31 maio 2012

Quadrinhos da vida real (04)




    COTIDIANO ASIÁTICO

Foi durante seu trabalho na Ásia que o canadense Guy Delisle deu uma grande guinada em sua carreira ao escrever, e posteriormente desenhar, seus primeiros cadernos de viagem em quadrinhos. Os álbuns Shenzen (2000), Pyongyang (2003) e Crônicas Birmanesas (2007) relatam suas experiências e aventuras de quando morou, respectivamente, na China, na Coreia do Norte e sudeste asiático. Shenzhen é um cativante relato de viagem em história em quadrinhos que traz as observações de Guy Delisle sobre a vida nessa fria cidade do sul da China, situada ao lado de Hong Kong, e isolada do resto do país por cercas elétricas e vigiada por guardas armados. Trabalhando para uma empresa europeia de animação que terceiriza o trabalho para estúdios asiáticos, o autor nos narra sua experiência de vida no trabalho, na relação com as pessoas e também nos mostra os costumes do país.

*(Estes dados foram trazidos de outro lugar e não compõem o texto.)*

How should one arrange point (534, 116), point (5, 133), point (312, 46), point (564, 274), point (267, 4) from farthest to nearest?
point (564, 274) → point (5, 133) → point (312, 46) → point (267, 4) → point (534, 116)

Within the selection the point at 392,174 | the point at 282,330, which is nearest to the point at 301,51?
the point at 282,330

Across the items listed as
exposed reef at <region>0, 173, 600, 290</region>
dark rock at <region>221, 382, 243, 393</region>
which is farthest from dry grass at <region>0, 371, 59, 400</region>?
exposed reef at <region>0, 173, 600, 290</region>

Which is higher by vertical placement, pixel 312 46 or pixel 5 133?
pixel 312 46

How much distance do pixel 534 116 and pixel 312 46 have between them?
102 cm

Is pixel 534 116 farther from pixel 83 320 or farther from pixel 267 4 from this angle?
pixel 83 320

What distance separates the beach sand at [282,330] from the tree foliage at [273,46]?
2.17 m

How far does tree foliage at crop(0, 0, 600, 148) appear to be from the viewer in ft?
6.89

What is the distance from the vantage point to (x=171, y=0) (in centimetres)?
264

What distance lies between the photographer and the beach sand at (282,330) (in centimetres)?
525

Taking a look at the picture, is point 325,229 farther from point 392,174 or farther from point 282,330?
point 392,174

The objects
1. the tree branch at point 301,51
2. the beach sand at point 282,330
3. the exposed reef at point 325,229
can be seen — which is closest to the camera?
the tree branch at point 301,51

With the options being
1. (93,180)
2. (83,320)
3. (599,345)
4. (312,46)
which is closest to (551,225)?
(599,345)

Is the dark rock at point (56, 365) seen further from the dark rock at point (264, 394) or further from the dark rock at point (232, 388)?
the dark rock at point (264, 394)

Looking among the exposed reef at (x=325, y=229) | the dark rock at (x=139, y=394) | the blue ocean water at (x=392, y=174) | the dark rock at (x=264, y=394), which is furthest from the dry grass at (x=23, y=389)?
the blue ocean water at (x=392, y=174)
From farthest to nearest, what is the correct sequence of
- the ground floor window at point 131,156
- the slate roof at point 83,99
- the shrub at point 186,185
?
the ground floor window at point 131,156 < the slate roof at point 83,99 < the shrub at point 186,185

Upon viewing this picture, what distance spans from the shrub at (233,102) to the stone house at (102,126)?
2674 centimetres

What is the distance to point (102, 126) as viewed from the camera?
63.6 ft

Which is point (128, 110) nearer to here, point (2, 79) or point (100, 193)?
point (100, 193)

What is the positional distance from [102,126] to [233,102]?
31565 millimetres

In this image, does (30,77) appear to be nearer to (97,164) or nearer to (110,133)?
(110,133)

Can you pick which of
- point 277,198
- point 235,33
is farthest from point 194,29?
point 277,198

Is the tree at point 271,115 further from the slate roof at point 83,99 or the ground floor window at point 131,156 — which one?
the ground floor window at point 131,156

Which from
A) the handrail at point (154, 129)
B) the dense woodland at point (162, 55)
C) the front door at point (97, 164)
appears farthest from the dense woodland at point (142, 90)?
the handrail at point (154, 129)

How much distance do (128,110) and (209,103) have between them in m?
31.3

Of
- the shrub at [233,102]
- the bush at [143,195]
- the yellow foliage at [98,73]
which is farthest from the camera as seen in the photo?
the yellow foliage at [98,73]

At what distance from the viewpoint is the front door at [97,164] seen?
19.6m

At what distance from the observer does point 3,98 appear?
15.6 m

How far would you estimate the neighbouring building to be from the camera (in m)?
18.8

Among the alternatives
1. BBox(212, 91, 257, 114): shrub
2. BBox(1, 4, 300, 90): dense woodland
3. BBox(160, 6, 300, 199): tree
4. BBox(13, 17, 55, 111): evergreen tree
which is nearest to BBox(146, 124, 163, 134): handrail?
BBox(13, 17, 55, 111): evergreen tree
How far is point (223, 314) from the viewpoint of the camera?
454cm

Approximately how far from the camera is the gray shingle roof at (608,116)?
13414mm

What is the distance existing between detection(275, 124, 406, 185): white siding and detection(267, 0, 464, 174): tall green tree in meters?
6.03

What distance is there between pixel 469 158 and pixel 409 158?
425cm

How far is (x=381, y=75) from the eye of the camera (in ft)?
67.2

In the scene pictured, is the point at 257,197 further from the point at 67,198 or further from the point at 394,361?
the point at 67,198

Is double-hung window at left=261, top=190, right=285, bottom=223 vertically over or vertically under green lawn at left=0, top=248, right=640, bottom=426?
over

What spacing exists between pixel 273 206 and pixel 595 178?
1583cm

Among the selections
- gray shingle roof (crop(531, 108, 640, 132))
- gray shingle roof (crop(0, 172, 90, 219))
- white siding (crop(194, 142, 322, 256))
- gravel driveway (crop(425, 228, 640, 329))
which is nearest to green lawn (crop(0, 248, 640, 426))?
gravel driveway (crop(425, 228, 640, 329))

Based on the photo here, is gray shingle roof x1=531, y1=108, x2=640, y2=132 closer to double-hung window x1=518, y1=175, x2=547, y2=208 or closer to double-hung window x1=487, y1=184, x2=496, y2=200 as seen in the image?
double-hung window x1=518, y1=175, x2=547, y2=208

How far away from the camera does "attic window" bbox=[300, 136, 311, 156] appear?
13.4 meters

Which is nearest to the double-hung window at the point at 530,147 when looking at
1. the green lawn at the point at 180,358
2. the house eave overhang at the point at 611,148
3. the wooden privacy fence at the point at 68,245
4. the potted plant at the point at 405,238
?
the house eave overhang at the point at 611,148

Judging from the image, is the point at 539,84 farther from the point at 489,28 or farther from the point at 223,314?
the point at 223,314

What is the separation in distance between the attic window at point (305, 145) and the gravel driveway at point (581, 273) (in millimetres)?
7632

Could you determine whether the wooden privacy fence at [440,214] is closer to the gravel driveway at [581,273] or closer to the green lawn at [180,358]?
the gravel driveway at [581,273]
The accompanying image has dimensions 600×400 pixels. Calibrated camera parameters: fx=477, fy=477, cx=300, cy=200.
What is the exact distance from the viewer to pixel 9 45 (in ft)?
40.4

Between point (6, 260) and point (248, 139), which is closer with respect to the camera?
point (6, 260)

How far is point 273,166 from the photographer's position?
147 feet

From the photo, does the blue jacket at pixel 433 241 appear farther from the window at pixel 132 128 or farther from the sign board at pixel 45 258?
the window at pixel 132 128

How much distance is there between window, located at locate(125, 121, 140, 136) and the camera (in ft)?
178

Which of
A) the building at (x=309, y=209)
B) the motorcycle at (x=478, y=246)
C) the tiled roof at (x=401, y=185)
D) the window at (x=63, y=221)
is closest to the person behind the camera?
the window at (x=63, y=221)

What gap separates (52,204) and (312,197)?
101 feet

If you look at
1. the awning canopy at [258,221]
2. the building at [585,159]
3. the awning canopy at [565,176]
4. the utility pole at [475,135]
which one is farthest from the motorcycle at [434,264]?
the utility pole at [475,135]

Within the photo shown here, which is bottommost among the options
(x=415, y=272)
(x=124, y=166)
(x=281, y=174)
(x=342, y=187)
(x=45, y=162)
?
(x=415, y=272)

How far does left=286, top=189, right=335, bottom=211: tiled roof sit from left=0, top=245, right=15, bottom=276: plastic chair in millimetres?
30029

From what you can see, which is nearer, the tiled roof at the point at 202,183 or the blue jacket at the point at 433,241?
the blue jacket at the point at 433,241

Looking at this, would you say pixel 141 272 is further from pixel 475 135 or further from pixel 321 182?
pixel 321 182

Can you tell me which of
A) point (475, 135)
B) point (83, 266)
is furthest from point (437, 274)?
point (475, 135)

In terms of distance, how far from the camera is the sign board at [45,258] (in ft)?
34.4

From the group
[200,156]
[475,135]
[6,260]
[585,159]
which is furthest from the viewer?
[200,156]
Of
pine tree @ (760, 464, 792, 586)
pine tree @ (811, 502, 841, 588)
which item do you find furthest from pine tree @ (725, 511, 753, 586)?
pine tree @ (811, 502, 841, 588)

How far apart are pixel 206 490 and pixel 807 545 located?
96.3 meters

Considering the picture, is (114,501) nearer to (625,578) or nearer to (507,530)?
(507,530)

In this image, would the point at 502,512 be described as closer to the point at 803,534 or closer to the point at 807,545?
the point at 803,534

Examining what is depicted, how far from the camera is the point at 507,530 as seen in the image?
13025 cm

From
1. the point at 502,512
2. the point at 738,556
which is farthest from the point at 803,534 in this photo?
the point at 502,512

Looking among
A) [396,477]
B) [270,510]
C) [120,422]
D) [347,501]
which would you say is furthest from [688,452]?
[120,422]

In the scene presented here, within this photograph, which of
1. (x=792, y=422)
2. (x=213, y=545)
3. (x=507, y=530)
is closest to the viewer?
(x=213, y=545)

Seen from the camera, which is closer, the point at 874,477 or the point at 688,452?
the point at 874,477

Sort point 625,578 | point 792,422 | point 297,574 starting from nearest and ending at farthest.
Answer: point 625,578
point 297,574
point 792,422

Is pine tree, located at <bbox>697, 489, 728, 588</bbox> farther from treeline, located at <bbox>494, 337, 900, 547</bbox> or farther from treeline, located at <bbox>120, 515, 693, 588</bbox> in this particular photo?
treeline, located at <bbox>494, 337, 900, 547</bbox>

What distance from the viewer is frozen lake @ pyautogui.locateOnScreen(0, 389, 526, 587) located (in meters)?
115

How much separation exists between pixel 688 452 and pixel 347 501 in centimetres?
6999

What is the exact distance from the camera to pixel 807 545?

Shenzhen foi a primeira região da China a ser declarada Zona Econômica Especial, e é um dos locais onde grande parte da população chinesa almeja morar e trabalhar: em poucas décadas, a pequena vila de pescadores se transformou em uma megalópole de 14 milhões de habitantes. Este crescimento acelerado e dirigido, voltado exclusivamente para os negócios, tornou-a uma cidade fria e impessoal, o que é sentido na pele por Delisle. A solidão de expatriado é uma constante na vida do autor, que realiza experimentos e brincadeiras para tornar sua permanência de três meses na cidade um pouco mais suportável. O leitor vai desvendar um pouco de uma China desconhecida, que é observada e relatada com sensibilidade, ironia e humor por Guy Delisle.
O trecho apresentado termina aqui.